_Exercise instructions_
Quote the data word for word, starting at the line that has "Given the list" and running through the end of the data.

----- Data extract -----

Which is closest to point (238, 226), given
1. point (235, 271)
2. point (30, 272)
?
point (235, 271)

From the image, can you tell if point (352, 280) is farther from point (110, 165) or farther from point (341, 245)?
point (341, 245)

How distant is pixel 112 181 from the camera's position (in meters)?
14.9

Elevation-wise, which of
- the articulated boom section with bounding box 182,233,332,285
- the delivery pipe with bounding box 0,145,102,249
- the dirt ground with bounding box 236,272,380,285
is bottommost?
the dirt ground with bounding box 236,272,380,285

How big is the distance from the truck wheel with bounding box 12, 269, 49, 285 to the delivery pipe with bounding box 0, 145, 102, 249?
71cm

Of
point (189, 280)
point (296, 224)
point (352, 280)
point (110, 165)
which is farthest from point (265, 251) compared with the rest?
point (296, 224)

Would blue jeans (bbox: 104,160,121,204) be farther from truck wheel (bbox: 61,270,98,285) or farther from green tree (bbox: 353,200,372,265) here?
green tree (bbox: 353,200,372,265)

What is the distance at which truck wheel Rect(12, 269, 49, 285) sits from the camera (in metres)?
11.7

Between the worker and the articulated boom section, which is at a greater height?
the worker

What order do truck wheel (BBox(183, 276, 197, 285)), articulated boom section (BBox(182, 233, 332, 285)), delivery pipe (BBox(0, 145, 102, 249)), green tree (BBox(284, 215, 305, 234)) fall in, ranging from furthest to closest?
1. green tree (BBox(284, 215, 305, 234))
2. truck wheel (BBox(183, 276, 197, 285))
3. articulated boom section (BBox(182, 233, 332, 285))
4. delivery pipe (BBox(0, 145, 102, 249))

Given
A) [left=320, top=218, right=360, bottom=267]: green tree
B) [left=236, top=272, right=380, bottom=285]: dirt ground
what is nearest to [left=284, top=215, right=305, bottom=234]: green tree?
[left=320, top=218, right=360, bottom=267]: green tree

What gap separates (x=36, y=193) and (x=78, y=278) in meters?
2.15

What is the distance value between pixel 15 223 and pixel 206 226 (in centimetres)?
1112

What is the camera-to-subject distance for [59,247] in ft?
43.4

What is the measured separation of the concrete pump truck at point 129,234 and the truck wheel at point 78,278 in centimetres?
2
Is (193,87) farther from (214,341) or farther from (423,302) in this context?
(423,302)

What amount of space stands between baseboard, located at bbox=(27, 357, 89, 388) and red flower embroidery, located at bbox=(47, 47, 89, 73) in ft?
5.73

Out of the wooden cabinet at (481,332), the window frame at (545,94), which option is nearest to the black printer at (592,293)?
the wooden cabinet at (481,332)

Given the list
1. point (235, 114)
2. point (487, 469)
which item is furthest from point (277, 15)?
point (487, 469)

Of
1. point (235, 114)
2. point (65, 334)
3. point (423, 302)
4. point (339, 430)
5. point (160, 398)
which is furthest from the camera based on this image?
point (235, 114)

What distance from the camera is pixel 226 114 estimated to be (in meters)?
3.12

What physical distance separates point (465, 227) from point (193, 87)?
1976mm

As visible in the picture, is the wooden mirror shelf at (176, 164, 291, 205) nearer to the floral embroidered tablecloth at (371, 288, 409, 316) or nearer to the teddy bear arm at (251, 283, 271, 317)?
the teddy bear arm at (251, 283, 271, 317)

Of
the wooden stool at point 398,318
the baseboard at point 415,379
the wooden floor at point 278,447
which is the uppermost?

-----

_Exercise response_
Given the list
1. point (235, 114)
2. point (487, 469)
which item is furthest from point (277, 15)?
point (487, 469)

Of
1. point (235, 114)
2. point (65, 334)
3. point (423, 302)
4. point (339, 430)
5. point (160, 398)
which is furthest from the camera based on this image?
point (235, 114)

What distance from the camera is pixel 226 114 estimated to be (in meters)?
3.12

What physical distance separates point (465, 227) from point (193, 87)?
1976mm

As visible in the picture, is the wooden mirror shelf at (176, 164, 291, 205) nearer to the floral embroidered tablecloth at (371, 288, 409, 316) or nearer to the teddy bear arm at (251, 283, 271, 317)?
the teddy bear arm at (251, 283, 271, 317)

Of
the wooden stool at point 398,318
the baseboard at point 415,379
the wooden floor at point 278,447
which is the uppermost?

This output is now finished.